I created a context manager for changing the current working directory fo handling this with tar files.
import contextlib
#contextlib.contextmanager
def cd_change(tmp_location):
cd = os.getcwd()
os.chdir(tmp_location)
try:
yield
finally:
os.chdir(cd)
Then, to package everything up in your case:
with cd_change(os.path.join(settings.MEDIA_ROOT, PATH_CSS_DB_OUT)):
for file in os.listdir('.'):
compressor.add(file)
Have you ever tried this feedback calling an external zip.py script to work? My CGITB does not show any error messages. It simply did not invoke external .py script to work. It simply skipped over to gush. I should be grateful if you can assist me in making this zip.py callable in feedback.py.
Regards. David
#**********************************************************************
# Description:
# Zips the contents of a folder.
# Parameters:
# 0 - Input folder.
# 1 - Output zip file.
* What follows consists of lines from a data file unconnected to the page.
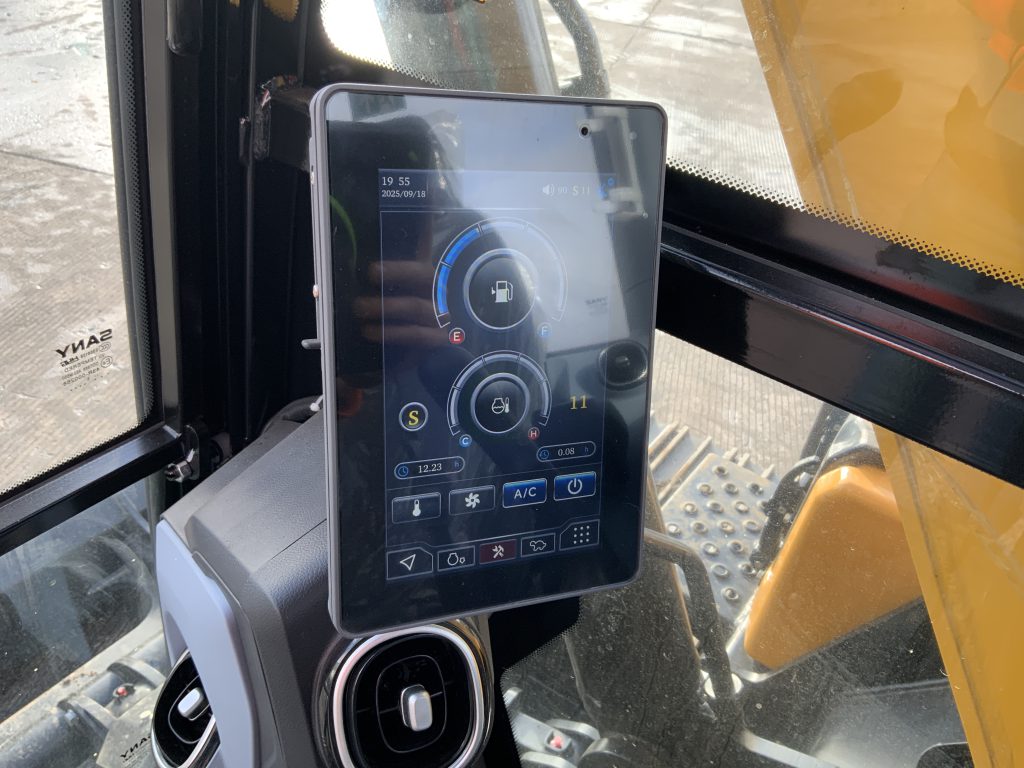 Sany SY70C Digger (ST25095)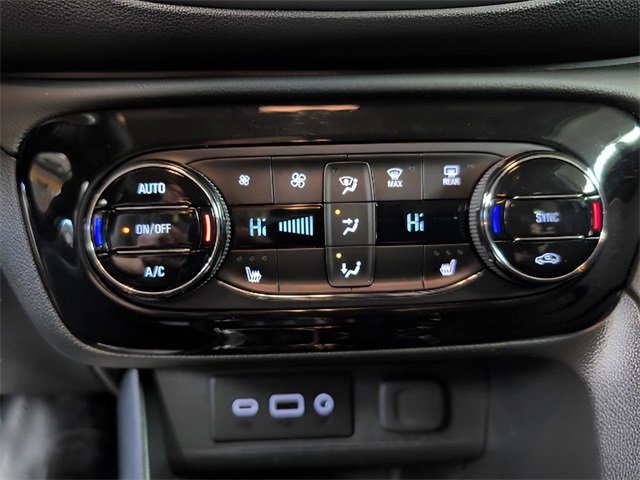 Used 2022 Buick Encore GX Select image 17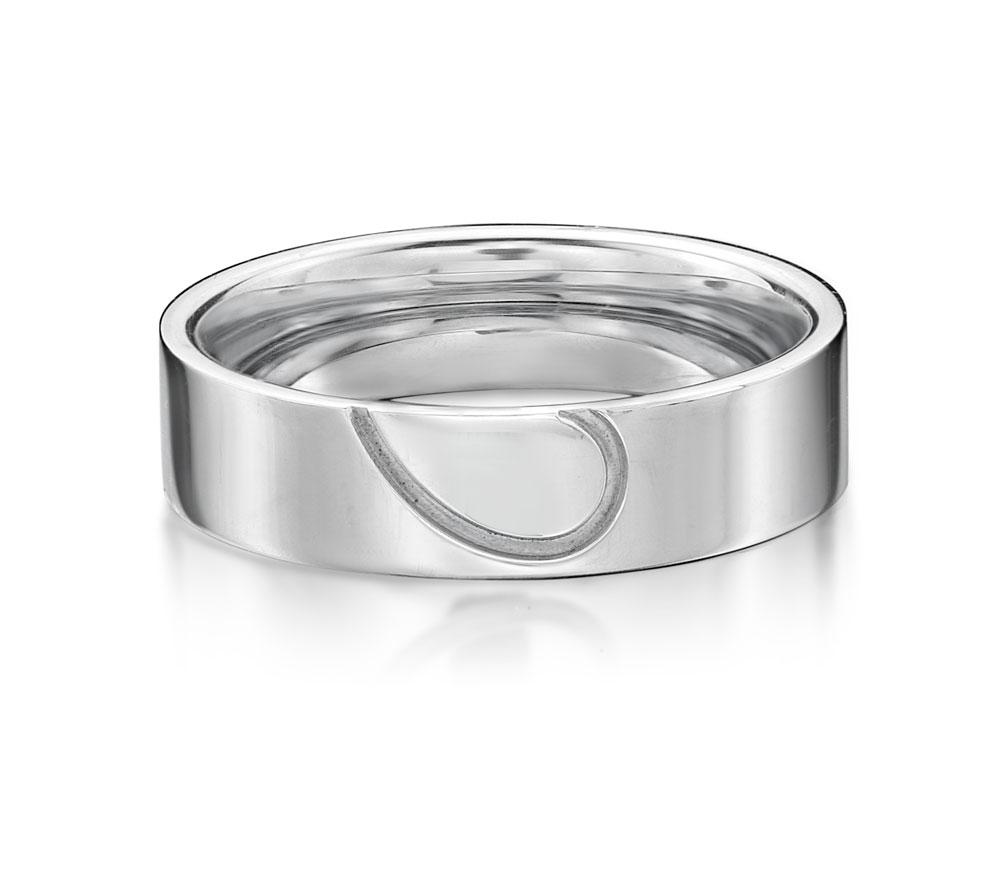 Wedding or eternity band in 9 carat white gold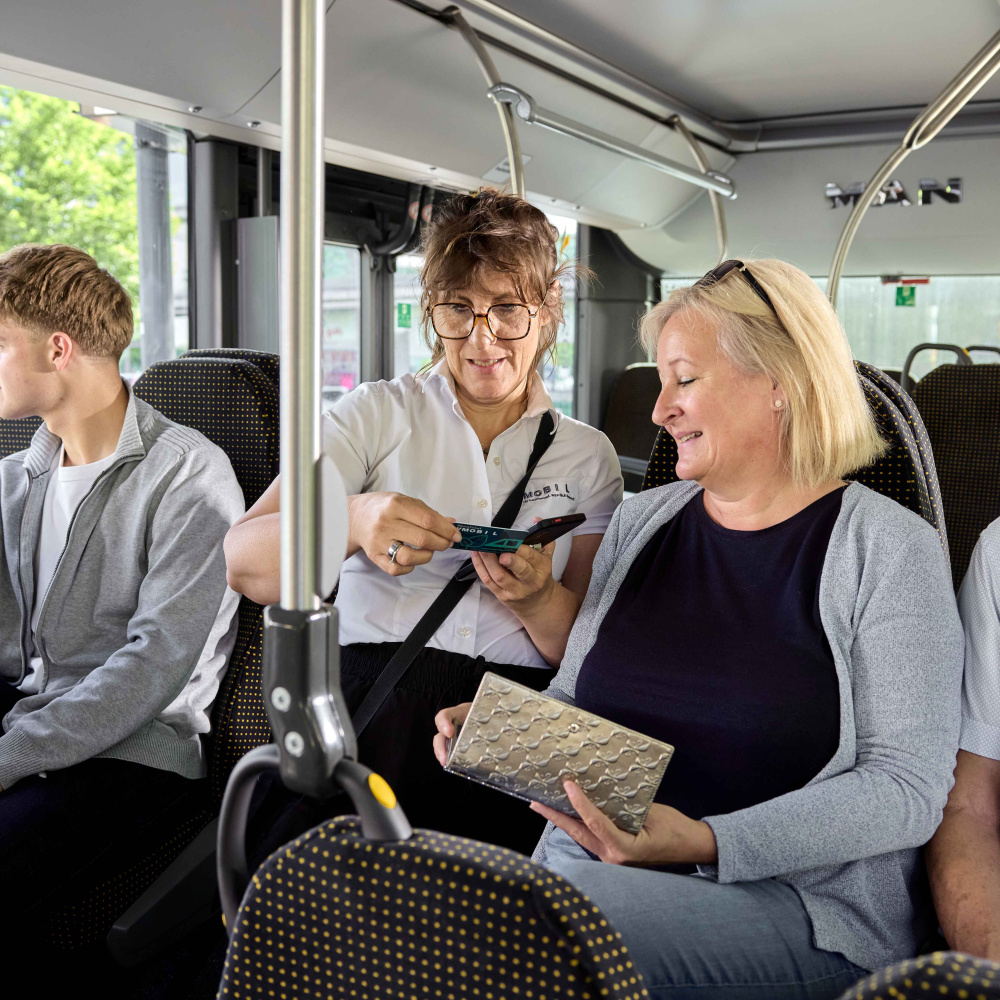 Ticketkontrolle durch Mobilbegleiterin im Bus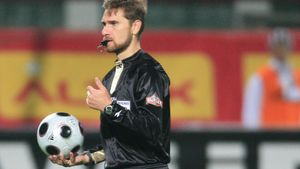 Balaj și Tudor vor arbitra în "16-mile" Europa League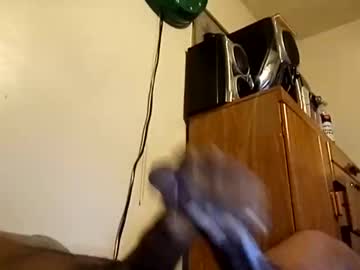 Lickemlow601 Chaturbate stream image from June 10, 2025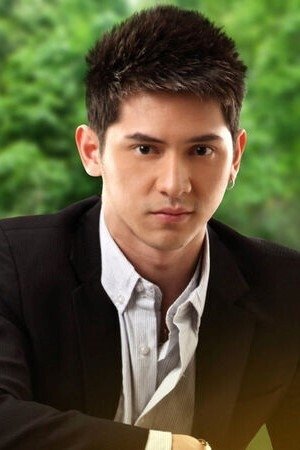 Ahron Villena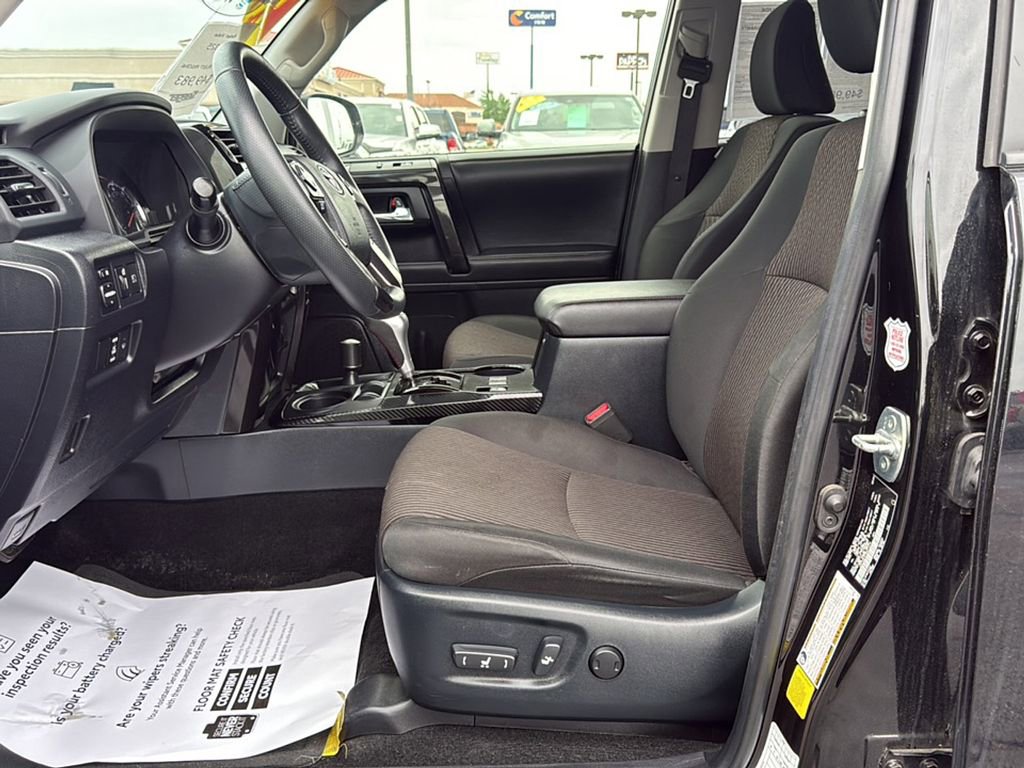 Used 2024 Toyota 4Runner TRD Off-Road AWD/4WD image 12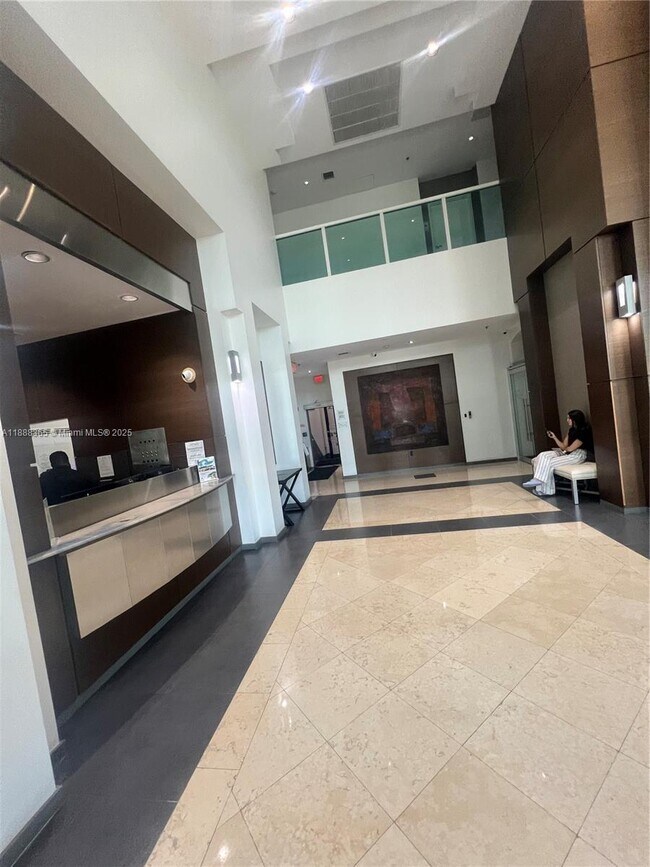 Building Photo - 1155 Brickell Bay Dr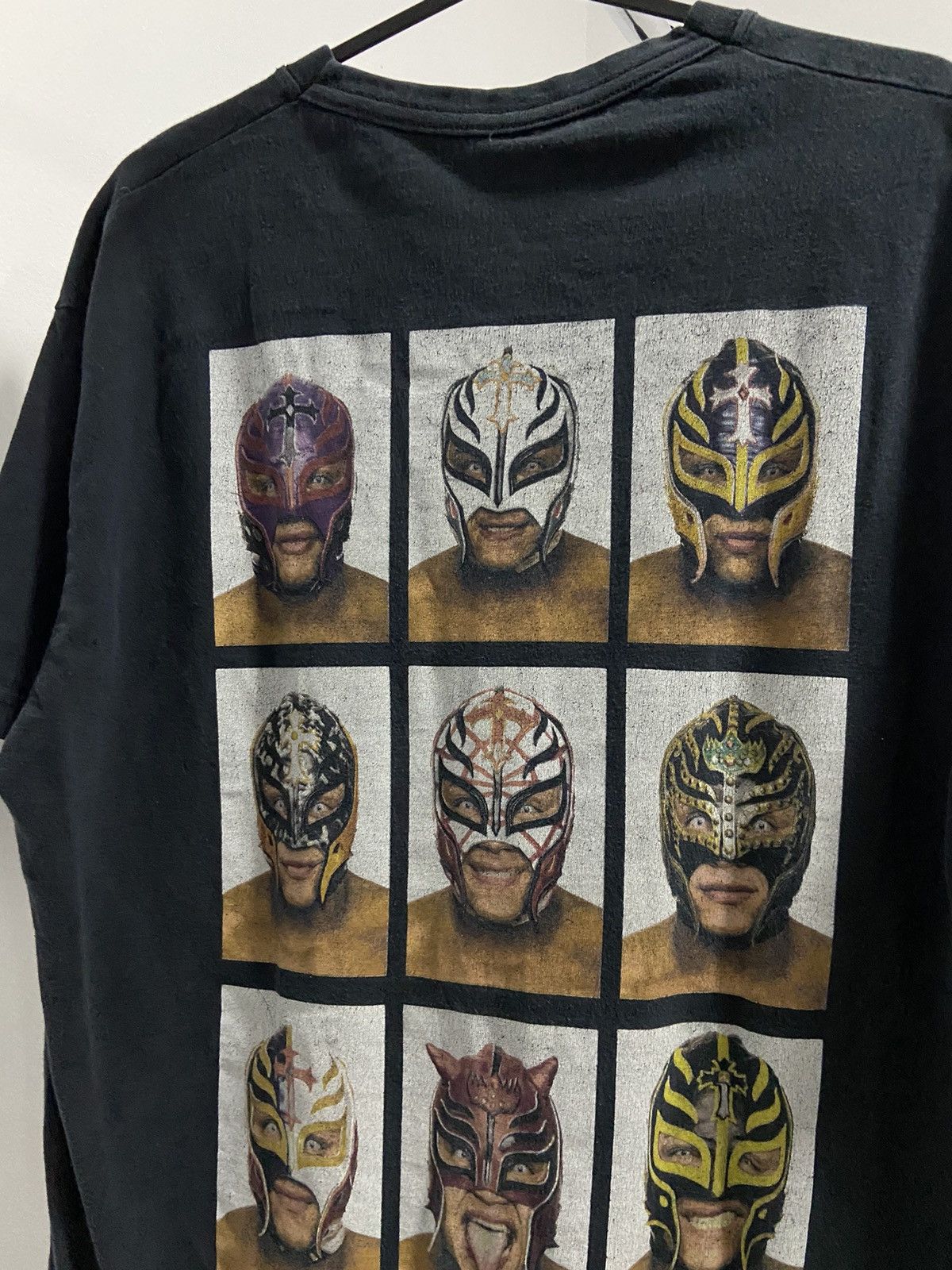 Vintage × WWE × WWF Rey mysterio big print vintage wwe wrestling t shirt Size US M / EU 48-50 / 2 - 4 Thumbnail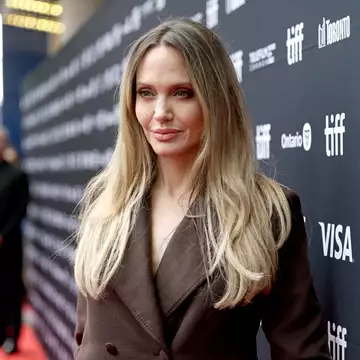 Η Angelina Jolie επανέλαβε την iconic Όσκαρ πόζα της στην πρεμιέρα της νέας της ταινίας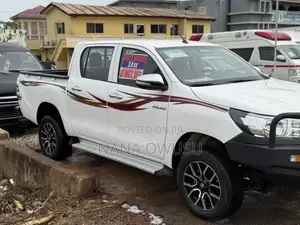 Toyota Hilux 2022 White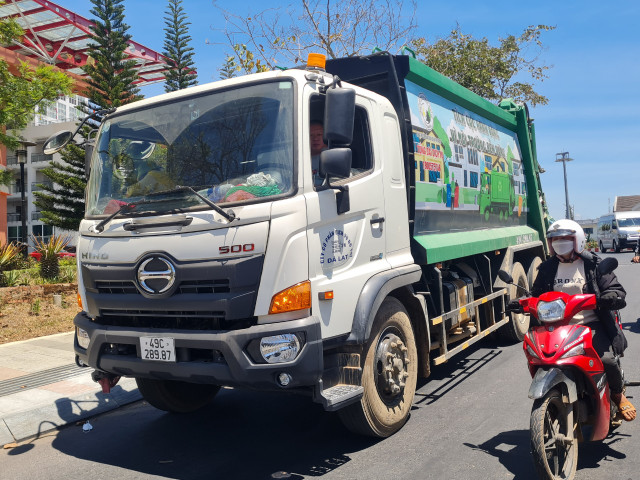 Vướng nhiều vi phạm, Dịch vụ đô thị Đà Lạt vẫn được ưu ái ? - Hình 9 Vuong nhieu vi pham, Dich vu do thi Da Lat van duoc uu ai ?-Hinh-9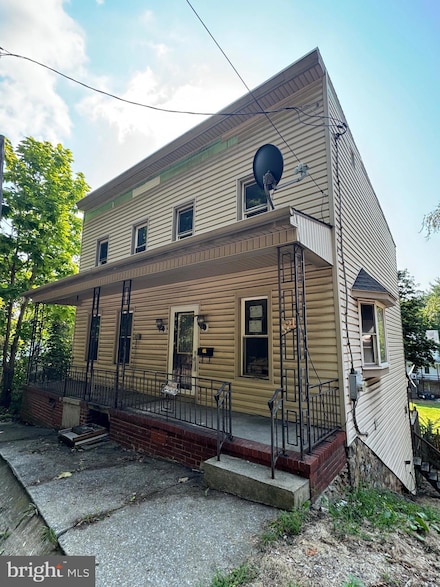 521 S 3rd St, Minersville, PA 17954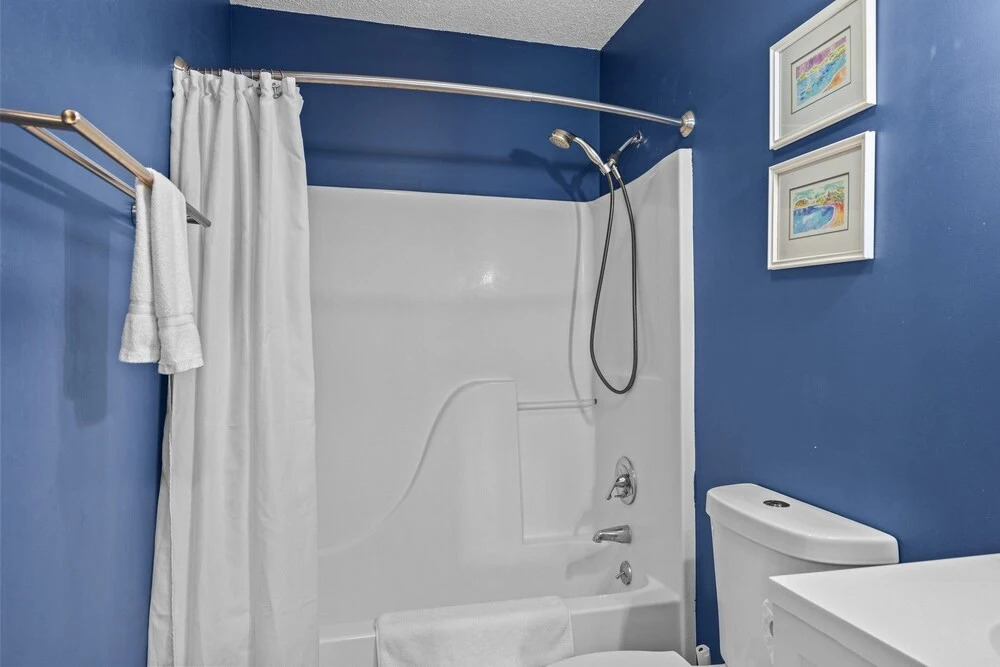 Coastal Tide 3 Bedroom Home by RedAwning
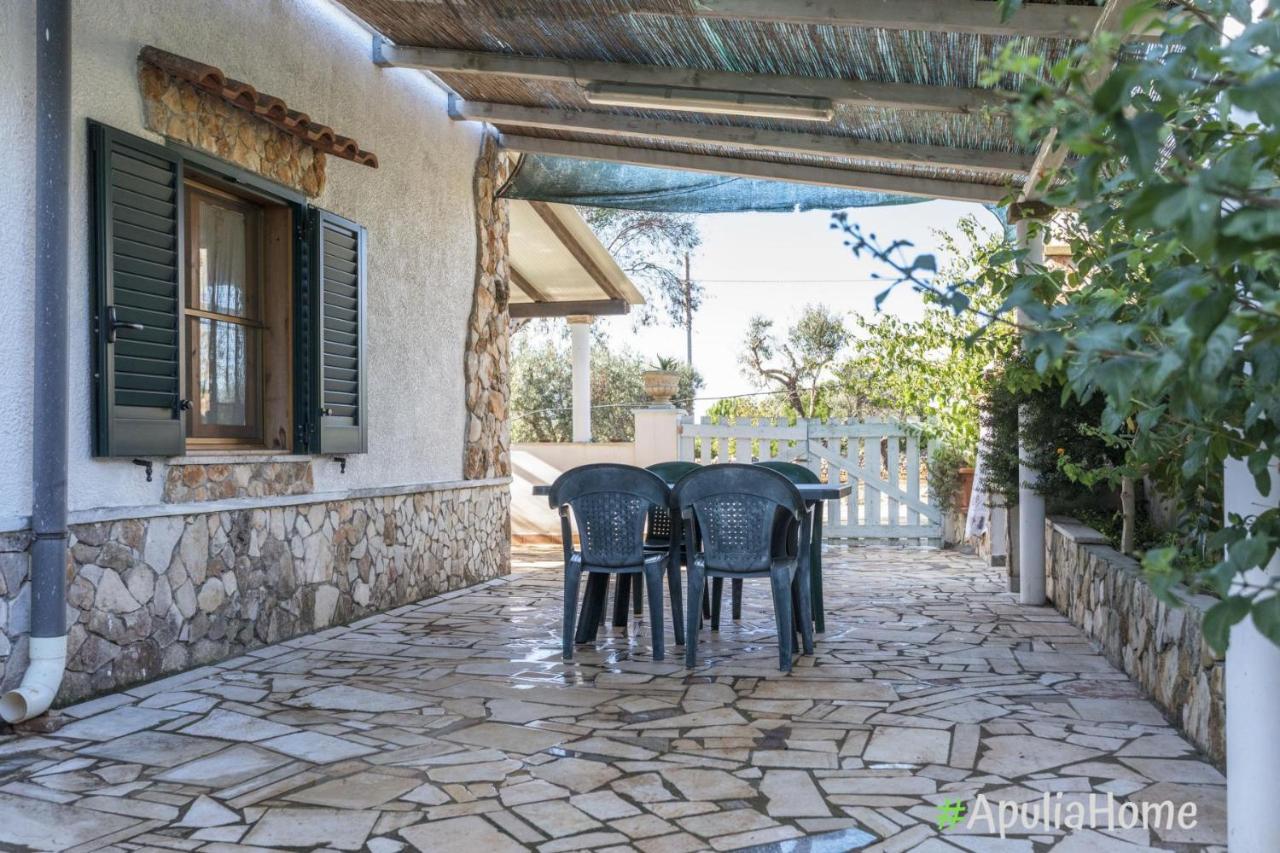 Villetta Camelia, Torre Pali, Con Piscina Luaran gambar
It is assumed that the user added the .zip
# extension.
#**********************************************************************
# Import modules and create the geoprocessor
#
import sys, zipfile, arcgisscripting, os, traceback
gp = arcgisscripting.create()
# Function for zipping files. If keep is true, the folder, along with
# all its contents, will be written to the zip file. If false, only
# the contents of the input folder will be written to the zip file -
# the input folder name will not appear in the zip file.
#
def zipws(path, zip, keep):
path = os.path.normpath(path)
# os.walk visits every subdirectory, returning a 3-tuple
# of directory name, subdirectories in it, and filenames
# in it.
#
for (dirpath, dirnames, filenames) in os.walk(path):
# Iterate over every filename
#
for file in filenames:
# Ignore .lock files
#
if not file.endswith('.lock'):
gp.AddMessage("Adding %s..." % os.path.join(path, dirpath, file))
try:
if keep:
zip.write(os.path.join(dirpath, file),
os.path.join(os.path.basename(path),
os.path.join(dirpath, file)[len(path)+len(os.sep):]))
else:
zip.write(os.path.join(dirpath, file),
os.path.join(dirpath[len(path):], file))
except Exception, e:
gp.AddWarning(" Error adding %s: %s" % (file, e))
return None
if __name__ == '__main__':
try:
# Get the tool parameter values
#
infolder = gp.GetParameterAsText(0)
outfile = gp.GetParameterAsText(1)
# Create the zip file for writing compressed data. In some rare
# instances, the ZIP_DEFLATED constant may be unavailable and
# the ZIP_STORED constant is used instead. When ZIP_STORED is
# used, the zip file does not contain compressed data, resulting
# in large zip files.
#
try:
zip = zipfile.ZipFile(outfile, 'w', zipfile.ZIP_DEFLATED)
zipws(infolder, zip, True)
zip.close()
except RuntimeError:
# Delete zip file if exists
#
if os.path.exists(outfile):
os.unlink(outfile)
zip = zipfile.ZipFile(outfile, 'w', zipfile.ZIP_STORED)
zipws(infolder, zip, True)
zip.close()
gp.AddWarning(" Unable to compress zip file contents.")
gp.AddMessage("Zip file created successfully")
except:
# Return any python specific errors as well as any errors from the geoprocessor
#
tb = sys.exc_info()[2]
tbinfo = traceback.format_tb(tb)[0]
pymsg = "PYTHON ERRORS:\nTraceback Info:\n" + tbinfo +
"\nError Info:\n " + str(sys.exc_type) +
": " + str(sys.exc_value) + "\n"
gp.AddError(pymsg)
msgs = "GP ERRORS:\n" + gp.GetMessages(2) + "\n"
gp.AddError(msgs)
zip() is a built-in function in Python. Therefore it is a bad practice to use zip as a variable name. zip_ can be used instead of.
execfile() function reads and executes a Python script.
It is probably that you actually need just import zip_ in feedback.py instead of execfile().
Yay ArcGIS.
Just to clarify how are you trying to call this script using popen, can you post some code?
If your invoking this script via another script in the ArcGIS environment, then the thing is, when you use Popen the script wont be invoked within the ArcGIS environment, instead it will be invoked within windows. So you will loose all real control over it.
Also just another ArcGIS comment you never initalize a license for the geoprocessor.
My suggestion refactor your code, into a module function that simply attempts to zip the files, if it fails print the message out to ArcGIS.
If you want post how you are calling it, and how this is being run.